Psy przewodnicy niewidomych tak naprawdę nie wiedzą, czy światło jest zielone, czy czerwone. Pewnie czytałeś, ze psy nie rozróżniają kolorów, ale to nieprawda. Poza tym to nie pies, ale jego przewodnik decyduje, czy należy ruszać na drugą stronę. Zadaniem psa jest rozważenie, czy ta decyzja jest roztropna. Jeśli samochody śmigają mu przed nosem, nie ruszy naprzód nawet jedną łapą. Trening psów towarzyszących niewidomym jest wyjątkowy, bowiem przez większą część zajęć uczy się psa, jak nie słuchać komend. Nazywa się to selektywnym nieposłuszeństwem lub inteligentnym nieposłuszeństwem i uznawane jest za wyższy stopień wyszkolenia.

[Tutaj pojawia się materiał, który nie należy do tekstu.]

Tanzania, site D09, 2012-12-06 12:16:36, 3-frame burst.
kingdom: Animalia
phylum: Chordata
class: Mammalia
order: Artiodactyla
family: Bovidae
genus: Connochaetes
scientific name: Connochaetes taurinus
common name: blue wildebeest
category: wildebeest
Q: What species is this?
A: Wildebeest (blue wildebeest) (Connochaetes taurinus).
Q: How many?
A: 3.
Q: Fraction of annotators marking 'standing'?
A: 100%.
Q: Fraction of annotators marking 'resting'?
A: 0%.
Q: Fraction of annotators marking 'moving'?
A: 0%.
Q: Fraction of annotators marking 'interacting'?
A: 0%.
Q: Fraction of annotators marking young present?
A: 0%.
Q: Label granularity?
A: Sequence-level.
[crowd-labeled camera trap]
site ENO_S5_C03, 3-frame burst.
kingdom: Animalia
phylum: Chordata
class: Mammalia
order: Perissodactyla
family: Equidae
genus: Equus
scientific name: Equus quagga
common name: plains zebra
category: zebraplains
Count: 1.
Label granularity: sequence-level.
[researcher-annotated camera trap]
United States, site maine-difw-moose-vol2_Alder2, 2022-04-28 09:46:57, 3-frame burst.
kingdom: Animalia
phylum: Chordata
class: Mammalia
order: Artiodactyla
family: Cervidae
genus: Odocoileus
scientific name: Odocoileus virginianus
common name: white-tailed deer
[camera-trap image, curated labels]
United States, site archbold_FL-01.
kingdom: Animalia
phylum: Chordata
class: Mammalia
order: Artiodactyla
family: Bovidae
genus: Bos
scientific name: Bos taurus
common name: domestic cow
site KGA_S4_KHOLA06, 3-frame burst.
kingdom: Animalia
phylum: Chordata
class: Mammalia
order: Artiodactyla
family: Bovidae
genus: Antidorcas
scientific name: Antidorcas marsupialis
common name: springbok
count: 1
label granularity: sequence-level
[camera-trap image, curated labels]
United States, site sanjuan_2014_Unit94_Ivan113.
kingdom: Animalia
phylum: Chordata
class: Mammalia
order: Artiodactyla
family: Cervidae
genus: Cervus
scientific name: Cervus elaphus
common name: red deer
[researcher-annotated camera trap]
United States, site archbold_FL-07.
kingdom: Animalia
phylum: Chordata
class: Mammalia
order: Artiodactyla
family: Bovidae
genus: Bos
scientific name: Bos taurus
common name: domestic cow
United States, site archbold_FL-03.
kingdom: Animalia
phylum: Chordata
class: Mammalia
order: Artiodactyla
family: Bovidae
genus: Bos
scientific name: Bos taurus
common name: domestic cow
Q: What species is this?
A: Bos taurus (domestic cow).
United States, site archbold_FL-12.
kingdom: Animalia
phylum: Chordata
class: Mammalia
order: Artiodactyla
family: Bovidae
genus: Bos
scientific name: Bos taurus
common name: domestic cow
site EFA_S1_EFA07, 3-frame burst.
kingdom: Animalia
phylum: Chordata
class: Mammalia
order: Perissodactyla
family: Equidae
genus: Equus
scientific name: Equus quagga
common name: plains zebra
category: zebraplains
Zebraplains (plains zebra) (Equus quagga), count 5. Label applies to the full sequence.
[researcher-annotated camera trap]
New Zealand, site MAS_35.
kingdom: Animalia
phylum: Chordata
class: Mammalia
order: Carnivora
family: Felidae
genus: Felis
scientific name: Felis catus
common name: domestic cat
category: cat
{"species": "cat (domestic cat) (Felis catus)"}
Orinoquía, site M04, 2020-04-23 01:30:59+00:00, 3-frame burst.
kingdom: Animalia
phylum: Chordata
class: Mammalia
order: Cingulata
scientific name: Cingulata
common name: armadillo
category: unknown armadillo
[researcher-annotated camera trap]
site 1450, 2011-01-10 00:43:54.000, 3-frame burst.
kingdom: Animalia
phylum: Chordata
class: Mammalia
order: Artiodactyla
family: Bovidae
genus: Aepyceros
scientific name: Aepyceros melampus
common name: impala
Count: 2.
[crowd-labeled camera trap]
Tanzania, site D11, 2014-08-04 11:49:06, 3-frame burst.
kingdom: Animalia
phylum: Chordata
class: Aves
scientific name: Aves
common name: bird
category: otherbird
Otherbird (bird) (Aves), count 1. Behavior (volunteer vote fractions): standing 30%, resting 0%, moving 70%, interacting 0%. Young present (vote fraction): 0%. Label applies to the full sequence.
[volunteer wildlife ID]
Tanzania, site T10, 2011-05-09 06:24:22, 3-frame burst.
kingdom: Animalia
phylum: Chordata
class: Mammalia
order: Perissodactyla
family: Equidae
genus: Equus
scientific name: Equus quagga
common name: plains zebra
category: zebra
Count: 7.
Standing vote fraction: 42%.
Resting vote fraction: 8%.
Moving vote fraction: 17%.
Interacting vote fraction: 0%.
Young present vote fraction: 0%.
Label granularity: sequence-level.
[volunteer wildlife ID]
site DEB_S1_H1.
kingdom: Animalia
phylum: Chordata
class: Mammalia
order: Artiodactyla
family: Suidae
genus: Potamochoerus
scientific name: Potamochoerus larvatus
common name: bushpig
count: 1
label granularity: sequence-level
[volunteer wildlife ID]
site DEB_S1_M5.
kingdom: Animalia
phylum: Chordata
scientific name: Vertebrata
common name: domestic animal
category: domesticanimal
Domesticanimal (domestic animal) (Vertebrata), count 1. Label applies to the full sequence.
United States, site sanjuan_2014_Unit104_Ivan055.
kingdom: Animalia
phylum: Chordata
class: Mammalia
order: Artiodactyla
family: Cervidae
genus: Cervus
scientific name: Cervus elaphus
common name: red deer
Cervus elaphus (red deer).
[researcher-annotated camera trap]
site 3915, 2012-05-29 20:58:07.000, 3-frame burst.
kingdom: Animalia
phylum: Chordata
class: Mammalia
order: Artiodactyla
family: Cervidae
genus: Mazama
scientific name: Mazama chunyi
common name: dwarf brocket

Pomyśl, większość psów szkoli się tak, aby reagowały przewidywalnie na komendę, zawsze i za każdym razem. Wymaga się od nich poszukiwania bomb, materiałów wybuchowych, narkotyków, chwytania złych ludzi, poszukiwania zaginionych, okrążania owiec i aportowania ptactwa. Kiedy niewidomy wydaje psu komendę, często nie wie, czego tak naprawdę chce od psa, nie widzi bowiem zagrożeń. To pies musi zdecydować, czy posłuchać komendy, czy nie, a właściciel podporządkowuje się jego decyzji.
Ich partnerstwo jest zbudowane na wzajemnym zaufaniu i szacunku. Pies i właściciel zależą od siebie i jeden bez drugiego nie będzie mógł bezpiecznie przekroczyć ulicy.